Here is how I did it in my example:
- A simple site with three pages is created.
- The same iFrame is inserted on each page. This iFrame is just a 1×1 white pixel that is invisible to the user.
- When this iFrame web resource is requested, a random server-side identifier is generated using PHP. I use this identifier to override the ETag identifier for the iFrame, which is usually issued automatically by the server.
- Each time a user requests one of three pages (and therefore requests an iFrame), my ETag ID is included in the request. It then checks on the server side whether this identifier exists or is this the first request without an ETag.
- → If an ETag exists: it means it is a returning visitor. Can be recorded as an identity card.
- → If the ETag does not exist: this is a new visitor.
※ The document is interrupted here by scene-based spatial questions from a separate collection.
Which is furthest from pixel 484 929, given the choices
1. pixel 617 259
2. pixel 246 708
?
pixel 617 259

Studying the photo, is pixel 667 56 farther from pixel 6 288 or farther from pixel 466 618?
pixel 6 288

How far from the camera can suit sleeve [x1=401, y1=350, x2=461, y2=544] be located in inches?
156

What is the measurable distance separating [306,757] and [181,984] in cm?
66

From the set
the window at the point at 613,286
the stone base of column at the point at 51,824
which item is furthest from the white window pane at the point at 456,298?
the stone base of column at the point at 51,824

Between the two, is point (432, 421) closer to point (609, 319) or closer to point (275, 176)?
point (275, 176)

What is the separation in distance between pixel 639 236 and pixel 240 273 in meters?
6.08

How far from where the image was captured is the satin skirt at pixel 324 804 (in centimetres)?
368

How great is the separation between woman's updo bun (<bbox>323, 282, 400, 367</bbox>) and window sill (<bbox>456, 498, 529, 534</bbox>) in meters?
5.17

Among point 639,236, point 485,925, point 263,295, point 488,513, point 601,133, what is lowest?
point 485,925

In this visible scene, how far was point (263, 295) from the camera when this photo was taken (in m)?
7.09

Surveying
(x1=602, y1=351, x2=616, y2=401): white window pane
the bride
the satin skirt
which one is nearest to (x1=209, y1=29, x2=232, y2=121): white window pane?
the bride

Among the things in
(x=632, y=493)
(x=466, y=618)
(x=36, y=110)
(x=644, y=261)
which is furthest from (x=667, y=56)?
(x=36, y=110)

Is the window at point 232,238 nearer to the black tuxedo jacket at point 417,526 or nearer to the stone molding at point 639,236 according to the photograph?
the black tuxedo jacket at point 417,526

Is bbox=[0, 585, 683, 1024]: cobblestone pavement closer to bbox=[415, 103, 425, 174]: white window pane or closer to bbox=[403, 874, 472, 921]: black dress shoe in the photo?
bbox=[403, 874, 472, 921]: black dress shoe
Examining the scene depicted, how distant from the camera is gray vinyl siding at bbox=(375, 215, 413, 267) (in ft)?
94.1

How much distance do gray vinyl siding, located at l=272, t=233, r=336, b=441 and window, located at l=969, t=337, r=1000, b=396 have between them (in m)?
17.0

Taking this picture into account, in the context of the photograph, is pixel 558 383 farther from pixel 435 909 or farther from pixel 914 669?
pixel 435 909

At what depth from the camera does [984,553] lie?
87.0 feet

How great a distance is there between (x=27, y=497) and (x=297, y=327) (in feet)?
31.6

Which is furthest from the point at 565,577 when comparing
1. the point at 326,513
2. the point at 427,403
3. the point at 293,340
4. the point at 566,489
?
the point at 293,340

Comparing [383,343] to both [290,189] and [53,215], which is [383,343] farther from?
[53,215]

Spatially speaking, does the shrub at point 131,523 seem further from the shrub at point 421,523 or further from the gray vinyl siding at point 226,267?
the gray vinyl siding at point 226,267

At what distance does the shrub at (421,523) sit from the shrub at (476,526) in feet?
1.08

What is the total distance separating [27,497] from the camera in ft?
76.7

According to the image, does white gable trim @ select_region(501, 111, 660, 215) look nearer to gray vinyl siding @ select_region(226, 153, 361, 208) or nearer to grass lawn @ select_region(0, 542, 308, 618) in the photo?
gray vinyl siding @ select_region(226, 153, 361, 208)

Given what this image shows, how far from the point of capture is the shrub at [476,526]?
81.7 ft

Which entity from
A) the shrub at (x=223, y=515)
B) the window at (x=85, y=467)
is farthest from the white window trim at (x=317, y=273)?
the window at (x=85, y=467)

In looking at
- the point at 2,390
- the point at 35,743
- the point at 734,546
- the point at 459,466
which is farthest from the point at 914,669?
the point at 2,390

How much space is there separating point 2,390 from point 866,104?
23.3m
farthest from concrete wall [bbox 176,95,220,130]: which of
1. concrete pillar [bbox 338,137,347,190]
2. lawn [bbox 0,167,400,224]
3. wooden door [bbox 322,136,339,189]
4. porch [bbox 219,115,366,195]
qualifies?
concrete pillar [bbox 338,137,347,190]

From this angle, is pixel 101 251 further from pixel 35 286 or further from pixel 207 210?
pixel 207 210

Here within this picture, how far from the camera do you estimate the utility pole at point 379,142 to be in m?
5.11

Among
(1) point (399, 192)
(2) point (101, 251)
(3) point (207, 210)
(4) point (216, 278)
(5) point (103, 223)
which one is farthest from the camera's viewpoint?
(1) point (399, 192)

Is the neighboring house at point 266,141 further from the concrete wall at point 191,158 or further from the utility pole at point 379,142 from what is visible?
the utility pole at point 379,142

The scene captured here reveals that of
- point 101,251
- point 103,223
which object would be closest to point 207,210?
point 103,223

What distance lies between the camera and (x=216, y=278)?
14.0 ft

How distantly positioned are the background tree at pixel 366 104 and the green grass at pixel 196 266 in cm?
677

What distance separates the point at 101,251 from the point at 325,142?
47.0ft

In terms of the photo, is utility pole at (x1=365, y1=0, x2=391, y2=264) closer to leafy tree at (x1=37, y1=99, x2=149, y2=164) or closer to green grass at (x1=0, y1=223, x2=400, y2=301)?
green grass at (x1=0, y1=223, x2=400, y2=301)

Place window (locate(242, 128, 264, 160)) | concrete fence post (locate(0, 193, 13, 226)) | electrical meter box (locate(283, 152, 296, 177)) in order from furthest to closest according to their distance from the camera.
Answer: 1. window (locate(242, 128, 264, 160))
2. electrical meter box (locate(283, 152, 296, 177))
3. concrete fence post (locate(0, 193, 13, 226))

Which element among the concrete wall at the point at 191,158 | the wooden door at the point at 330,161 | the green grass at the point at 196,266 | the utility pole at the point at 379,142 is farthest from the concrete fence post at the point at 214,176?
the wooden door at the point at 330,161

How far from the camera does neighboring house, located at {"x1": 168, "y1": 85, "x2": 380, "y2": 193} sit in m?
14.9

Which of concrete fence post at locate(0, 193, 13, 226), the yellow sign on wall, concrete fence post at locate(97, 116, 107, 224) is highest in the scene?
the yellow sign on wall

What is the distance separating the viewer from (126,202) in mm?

New ID. From now on, this identifier will be included in all the request headers of this user’s device on the site.
- As a final step, here is how this ETag ID gets into analytics:
Finding ETag ID iFrame with Chrome DevTools.
How to prevent tracking with ETag
However, users have several options for protecting against ETag tracking:
- Disable caching in your browser settings.
Care should be taken here – as explained above, caching can be very useful and has many advantages.
- Modify headers headers with a browser add-on.
Although most browsers do not initially provide the ability to modify headers, there are many browser extensions available for this task, such as ModHeader. Why does it work? ETag functionality relies on request and response headers for identifier exchange. For example, if a user overwrites the If-None-Match header so that it is blank for every request, a new ETag value will be generated for every page request. This prevents user device identification.
Why is it important
Why am I checking these things? Why did I write this article? Of course, I do not intend to use this on a large scale. But although ETag can be used by bad people, this example demonstrates an important point: like most other technologies, ETag is not necessarily harmful by default. Depending on what purpose it is used for.
I believe that it is important for everyone to know about the existence of such methods. And that they can be used. There have been quite a few cases where sites have used ETag illegally. Some of these incidents were even settled in court. And it is likely that similar methods will be increasingly used by the frightened advertising industry, which oversees how one of its pillars collapses: coockie.
ETag can generate unique tracking values even if the user blocks HTTP, Flash, and / or HTML5 cookies.
I believe in an open and transparent transfer of knowledge in the industry – among analytics providers, publishers, advertisers and Internet users. IMHO, the lack of openness is one of the main reasons why we were all drawn into this dirty war with cookies: the Internet ecosystem has always suffered from a lack of transparency, technology is developing too fast for legislation to keep pace with them, and people don’t understand the many subtleties of web technologies like cookies. And when technology is used improperly, the user for obvious reasons feels hurt. But technology prohibition turns out to be a classic case of dealing with symptoms, not the cause. The fact that many technology companies abuse technologies such as cookies creates an unfair public attitude towards technology. Which, in turn, leads to disproportionate measures on the part of browser developers and legislation. Although these measures are aimed at ensuring privacy, they also harm good and meaningful innovation.
There are always nuances. I strongly believe in the legitimacy and importance of serious digital analytics – as long as it is carried out with the proper level of confidentiality. What happens after a store legally identifies a visitor? ETag, of course, can be used for different purposes. But one thing is certain: this topic will never become boring.